My main catalyst for the lamb stew was a jar of preserved lemons that has been criminally neglected. I guess I go through stages and have a tendency to forget how magical they are. I want to dab preserved lemon behind my ears, the scent of them is so intoxicating.

I also really wanted to make some homemade harissa, because I always buy that stuff prepared and it's so silly to do so. I already have every ingredient in my house, and it takes all of 2 minutes to throw it together. Plus, I had the perfect little jar to pour it into, which brings me more satisfaction than one might think.

Tender lamb, chickpeas, squash, warm aleppo pepper, tomatoes for balance, golden raisins for a hint of sweetness, preserved lemons for tang, and a sprinkle of fresh mint to wake up the whole combination. The weather is finally cooling down, and this is the dish to warm you up.

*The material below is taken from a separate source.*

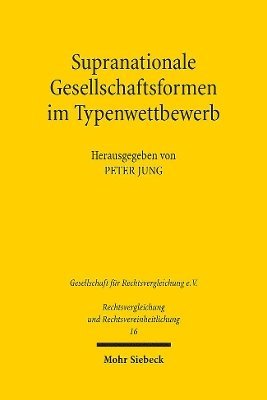 bokomslag Supranationale Gesellschaftsformen im Typenwettbewerb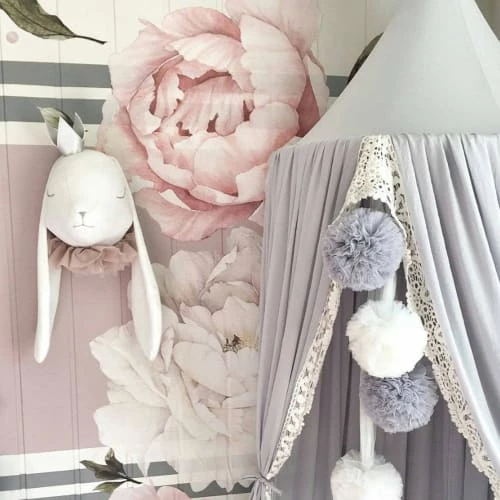 Sevira Kids Décoration Murale Enfant Trophée En Peluche Princesse Lapin 4 Sevira Kids Décoration Murale Enfant Trophée En Peluche Princesse Lapin – Image 4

Recipe after the jump:


2 pounds lean shoulder of lamb, cut into 1-inch cubes
Kosher salt and freshly ground black pepper
2 tablespoons olive oil
1 medium onion, chopped
2 cloves garlic, minced
2 tablespoons harissa sauce (recipe follows), plus more for serving
4 cups peeled, uncooked butternut squash in 1/2-inch cubes
1 28-ounce can whole peeled tomatoes, drained and chopped
1 15-ounce can cooked chickpeas, drained and rinsed
1 preserved lemon, rind and pulp finely diced, plus additional pulp from 1 preserved lemon
1/4 cup golden raisins
1/4 cup fresh chopped mint for garnish

Cooked couscous or bulghur for serving.

Season the lamb cubes with salt and pepper. Heat the olive oil in a large dutch oven set over medium-high heat and cook the lamb, stirring, until lightly browned, about 5 minutes. Add the onion and garlic and continue to cook until the onion is soft. Add the 2 tbsp of harissa sauce and cook another 5 minutes.

Add 2 cups water, bring to a boil, lower heat and simmer, covered, until the lamb is tender, about 45 minutes. Add the squash, tomatoes, chickpeas and additional water to almost cover the ingredients. Simmer, uncovered, until the squash is tender, about 20 minutes.

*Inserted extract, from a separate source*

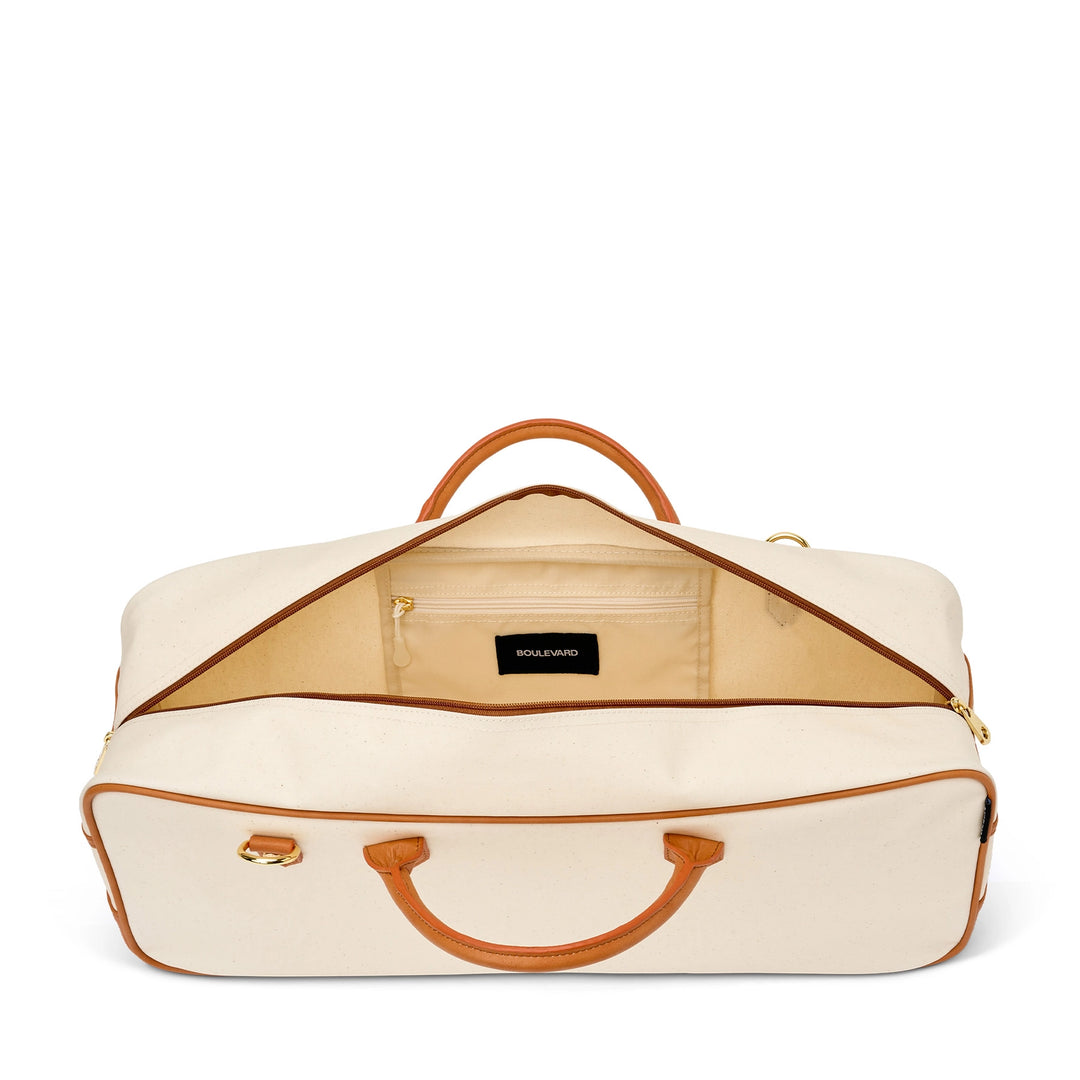 "Margo" Natural Mahjong Tote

Stir in the preserved lemon and raisins and cook another 2 minutes. Remove from the heat, garnish with mint and serve with couscous or bulghur and more harissa on the side.

Serves 4-6.


1/2 cup olive oil
3 tbsp tomato paste
2 tbsp fresh lime juice
1 tbsp Aleppo pepper
1 tsp cumin
1/2 tsp coriander
1/4 to 1/2 tsp cayenne pepper, depending on desired heat level
1/4 tsp kosher salt

In a small bowl, whisk together all the ingredients. Let sit at least an hour before serving with lamb stew.